+++ Supplied text +++
Gloucester, knowing how precarious his own position was, and guessing his enemies would swoop upon him as an accomplice if he openly supported his wife, kept silent throughout Eleanor’s trial and condemnation, even though he must have realised who was responsible for it.
Although there was never any evidence that Gloucester had been involved in his wife’s crimes, his political credibility and influence were radically diminished after her conviction. His position on the Council was irrevocably weakened, and he only attended meetings infrequently thereafter. He was not sufficiently crushed as to cease criticising the King’s peace policy, but his was now a discredited voice. After twenty years, Beaufort had finally vanquished his rival.
+++ Material provided +++
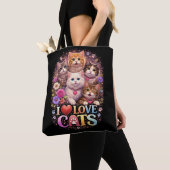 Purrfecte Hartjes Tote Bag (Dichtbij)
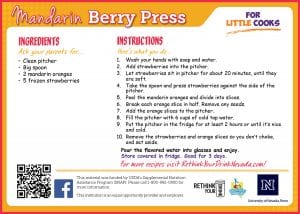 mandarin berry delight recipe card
+++
▶ **Task list**:
1. In the passage on Gloucester, take the part that opens with the words containing "Although there was" and closes with "vanquished his rival.", and write it out again, switching "discredited voice" to "lone voice".
2. According to the passage on Gloucester, how often did he attend Council meetings after his wife's conviction?
The lines have no role in this exercise.

▶ **Task-by-task outputs**:
1.
Although there was never any evidence that Gloucester had been involved in his wife’s crimes, his political credibility and influence were radically diminished after her conviction. His position on the Council was irrevocably weakened, and he only attended meetings infrequently thereafter. He was not sufficiently crushed as to cease criticising the King’s peace policy, but his was now a lone voice. After twenty years, Beaufort had finally vanquished his rival.

2. He attended them only infrequently.